── READING TEXT ──
Pathway instability analysis. a Heatmap representation of the 218 GC pathways identified with the Reactome enrichment analysis. Pathways are sorted in columns and grouped according to their corresponding Top Level pathways, with hierarchical clustering applied within the groupings. TMB and MSI class, as well as relapse status and Kodama classification are annotated on the left side for all patients. b, c PI score distribution across  b Kodama classification subtypes and c relapse status, shown for pathways grouped according to selected top level pathways. Each data point indicates a PI score value for an individual GC-related pathway, for each patient separately. Violin plots with horizontal black lines marking the median values convey the overall distribution of PI scores between different patient groupings. Note that since no information on Kodama classification was available for EGC-TCGA patients, these patients are excluded from comparisons between Pen A and Pen B groups. d, e Two-dimensional t-SNE representation of PI scores obtained from 218 pathways of interest, for the combined case series of EGC and TCGA EGC. Clustering overlaid with patients’ d Kodama classification and e TMB classification

To explore in more depth the molecular landscape of early gastric cancer using a bigger case series, the publicly available dataset of Stomach Adenocarcinomas (STAD) from TCGA––PanCancer Atlas was retrieved using the cBioPortal (https://www.cbioportal.org/) [28] and was added to the analysis. To match EGC, only stage I gastric cancer patients with survival data available were included (n = 54). The clinico-pathological characteristics of the two cohorts were largely comparable. Notably, the EGC cohort of the present study had a higher percentage of female patients, tumors predominantly located in the lower tract and a greater proportion of pN+ tumors, compared to the TCGA cohort (Supplementary Table S4). Moreover, for the patients belonging to the TCGA cohort, the Kodama classification of the tumor was not available.
───
── PROVIDED INFORMATION ──
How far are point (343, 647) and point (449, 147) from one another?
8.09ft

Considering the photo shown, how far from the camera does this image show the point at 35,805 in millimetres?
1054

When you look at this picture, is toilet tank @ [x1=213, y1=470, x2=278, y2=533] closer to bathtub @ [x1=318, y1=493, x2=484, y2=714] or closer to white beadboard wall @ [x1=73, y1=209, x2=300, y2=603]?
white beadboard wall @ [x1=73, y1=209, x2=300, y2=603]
───
── PROVIDED INFORMATION ──
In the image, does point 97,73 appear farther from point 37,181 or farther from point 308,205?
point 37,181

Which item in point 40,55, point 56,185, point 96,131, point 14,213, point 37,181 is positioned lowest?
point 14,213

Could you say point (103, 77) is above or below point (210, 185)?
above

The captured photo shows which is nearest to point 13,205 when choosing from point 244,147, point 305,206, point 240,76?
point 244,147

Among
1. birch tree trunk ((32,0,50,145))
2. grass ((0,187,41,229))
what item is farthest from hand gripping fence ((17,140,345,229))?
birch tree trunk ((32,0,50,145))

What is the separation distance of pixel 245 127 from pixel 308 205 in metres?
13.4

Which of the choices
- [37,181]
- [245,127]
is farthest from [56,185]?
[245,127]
───
Summarize the early gastric cancer passage in two sentences. The rows have no connection to the early gastric cancer passage.

A pathway instability analysis shows a heatmap of 218 gastric cancer pathways from Reactome enrichment analysis, PI score distributions by Kodama subtype and relapse status, and t-SNE plots of PI scores for the combined EGC and TCGA EGC series. To study a bigger case series, 54 stage I patients with survival data from the TCGA PanCancer Atlas stomach adenocarcinoma dataset were added; the two cohorts were largely comparable, though Kodama classification was not available for the TCGA patients.